Menurut Muhammad Yamin kalimat ini menjadikan Indonesia merdeka bukan sebagai
negara sekuler dan bukan pula negara Islam.[20]
Dengan rumusan
semacam ini sesungguhnya lahir sebuah implikasi yang mengharuskan adanya
pembentukan undang-undang untuk melaksanakan Syariat Islam bagi para
pemeluknya. Tetapi rumusan kompromis Piagam Jakarta itu akhirnya gagal
ditetapkan saat akan disahkan pada tanggal 18 Agustus 1945 oleh PPKI. Ada
banyak kabut berkenaan dengan penyebab hal itu. Tapi semua versi mengarah
kepada Mohammad Hatta yang menyampaikan keberatan golongan Kristen di Indonesia
Timur. Hatta mengatakan ia mendapat informasi tersebut dari seorang opsir
angkatan laut Jepang pada sore hari taggal 17 Agustus 1945. Namun Letkol
Shegeta Nishijima satu-satunya opsir AL Jepang yang ditemui Hatta pada saat
itu- menyangkal hal tersebut. Ia bahkan menyebutkan justru Latuharhary yang
menyampaikan keberatan itu. Keseriusan tuntutan itu lalu perlu dipertanyakan
mengingat Latuharhary –bersama dengan Maramis, seorang tokoh Kristen dari
Indonesia Timur lainnya- telah menyetujui rumusan kompromi itu saat sidang
BPUPKI.[21]
Pada akhirnya,
permasalahan yang diterima Islam khususnya legislasi hukum islamdi periode ini,
status hukum Islam tetaplah samar-samar.
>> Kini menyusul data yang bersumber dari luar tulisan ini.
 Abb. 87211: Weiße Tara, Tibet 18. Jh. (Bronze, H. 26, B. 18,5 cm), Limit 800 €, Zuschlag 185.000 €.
Isa Ashary mengatakan, Kejadian
mencolok mata sejarah ini dirasakan oleh umat Islam sebagai suatu ‘permainan
sulap’ yang masih diliputi kabut rahasia suatu politik pengepungan kepada
cita-cita umat Islam.
Solusi nya
menurut pemakalah adalah Islam khususnya hukum Islam menuntut adanya pihak yang
sangat berwenang dalam legislasinya yang mana pihak tersebut juga benar-benar
bertujuan untuk mengeakkan hukum Islam secara menyeluruh.
5. Hukum Islam pada Masa
Kemerdekaan Periode Revolusi Hingga Keluarnya Dekrit Presiden 5 Juli 1950
Selama hampir
lima tahun setelah proklamasi kemerdekaan, Indonesia memasuki masa-masa
revolusi (1945-1950). Menyusul kekalahan Jepang oleh tentara-tentara sekutu,
Belanda ingin kembali menduduki kepulauan Nusantara. Dari beberapa pertempuran,
Belanda berhasil menguasai beberapa wilayah Indonesia, dimana ia kemudian
mendirikan negara-negara kecil yang dimaksudkan untuk mengepung Republik
Indonesia. Berbagai perundingan dan perjanjian kemudian dilakukan, hingga
akhirnya tidak lama setelah Linggarjati, lahirlah apa yang disebut dengan
Konstitusi Indonesia Serikat pada tanggal 27 Desember 1949.
Dengan berlakunya
Konstitusi RIS tersebut, maka UUD 1945 dinyatakan berlaku sebagai konstitusi
Republik Indonesia –yang merupakan satu dari 16 bagian negara Republik
Indonesia Serikat-. Konstitusi RIS sendiri jika ditelaah, sangat sulit untuk
dikatakan sebagai konstitusi yang menampung aspirasi hukum Islam. Mukaddimah
Konstitusi ini misalnya, samasekali tidak menegaskan posisi hukum Islam
sebagaimana rancangan UUD’45 yang disepakati oleh BPUPKI. Demikian pula dengan
batang tubuhnya, yang bahkan dipengaruhi oleh faham liberal yang berkembang di
Amerika dan Eropa Barat, serta rumusan Deklarasi HAM versi PBB.[22]
Namun saat negara
bagian RIS pada awal tahun 1950 hanya tersisa tiga negara saja RI, negara
Sumatera Timur, dan negara Indonesia Timur, salah seorang tokoh umat Islam,
Muhammad Natsir, mengajukan apa yang kemudian dikenal sebagai “Mosi Integral
Natsir” sebagai upaya untuk melebur ketiga negara bagian tersebut. Akhirnya,
pada tanggal 19 Mei 1950, semuanya sepakat membentuk kembali Negara Kesatuan
Republik Indonesia berdasarkan Proklamasi 1945. Dan dengan demikian, Konstitusi
RIS dinyatakan tidak berlaku, digantikan dengan UUD Sementara 1950.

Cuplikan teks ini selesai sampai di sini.